→ ACTIVITY
Beginning with the line that contains "坚定理想信念，是我们共产党人", return every line down to the last one in the material below, exactly and with no others.

[[ DATA EXCERPT, beginning ]]

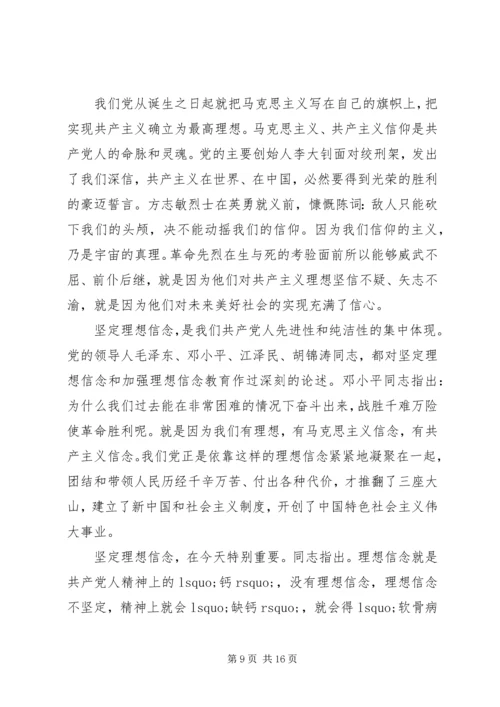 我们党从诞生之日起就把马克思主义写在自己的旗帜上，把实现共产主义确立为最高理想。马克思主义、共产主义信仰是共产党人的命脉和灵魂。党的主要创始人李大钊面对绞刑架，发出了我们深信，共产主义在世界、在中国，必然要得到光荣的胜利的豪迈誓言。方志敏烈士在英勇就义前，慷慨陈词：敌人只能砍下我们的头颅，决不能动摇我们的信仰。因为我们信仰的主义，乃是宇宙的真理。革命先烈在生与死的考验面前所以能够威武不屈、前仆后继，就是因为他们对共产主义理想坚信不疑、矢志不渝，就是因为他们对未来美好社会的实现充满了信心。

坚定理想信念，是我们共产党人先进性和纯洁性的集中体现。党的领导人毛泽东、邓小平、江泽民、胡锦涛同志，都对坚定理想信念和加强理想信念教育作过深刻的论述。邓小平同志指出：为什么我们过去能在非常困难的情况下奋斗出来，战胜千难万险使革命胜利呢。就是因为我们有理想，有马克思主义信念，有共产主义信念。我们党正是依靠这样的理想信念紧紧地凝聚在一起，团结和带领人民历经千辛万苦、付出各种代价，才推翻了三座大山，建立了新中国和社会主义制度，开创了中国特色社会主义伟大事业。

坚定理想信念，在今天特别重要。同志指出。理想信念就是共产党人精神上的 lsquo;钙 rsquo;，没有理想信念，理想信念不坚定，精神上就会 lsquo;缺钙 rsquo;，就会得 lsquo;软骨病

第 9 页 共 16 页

[[ DATA EXCERPT, end ]]

→ ANSWER TO THIS TASK
坚定理想信念，是我们共产党人先进性和纯洁性的集中体现。党的领导人毛泽东、邓小平、江泽民、胡锦涛同志，都对坚定理想信念和加强理想信念教育作过深刻的论述。邓小平同志指出：为什么我们过去能在非常困难的情况下奋斗出来，战胜千难万险使革命胜利呢。就是因为我们有理想，有马克思主义信念，有共产主义信念。我们党正是依靠这样的理想信念紧紧地凝聚在一起，团结和带领人民历经千辛万苦、付出各种代价，才推翻了三座大山，建立了新中国和社会主义制度，开创了中国特色社会主义伟大事业。

坚定理想信念，在今天特别重要。同志指出。理想信念就是共产党人精神上的 lsquo;钙 rsquo;，没有理想信念，理想信念不坚定，精神上就会 lsquo;缺钙 rsquo;，就会得 lsquo;软骨病

第 9 页 共 16 页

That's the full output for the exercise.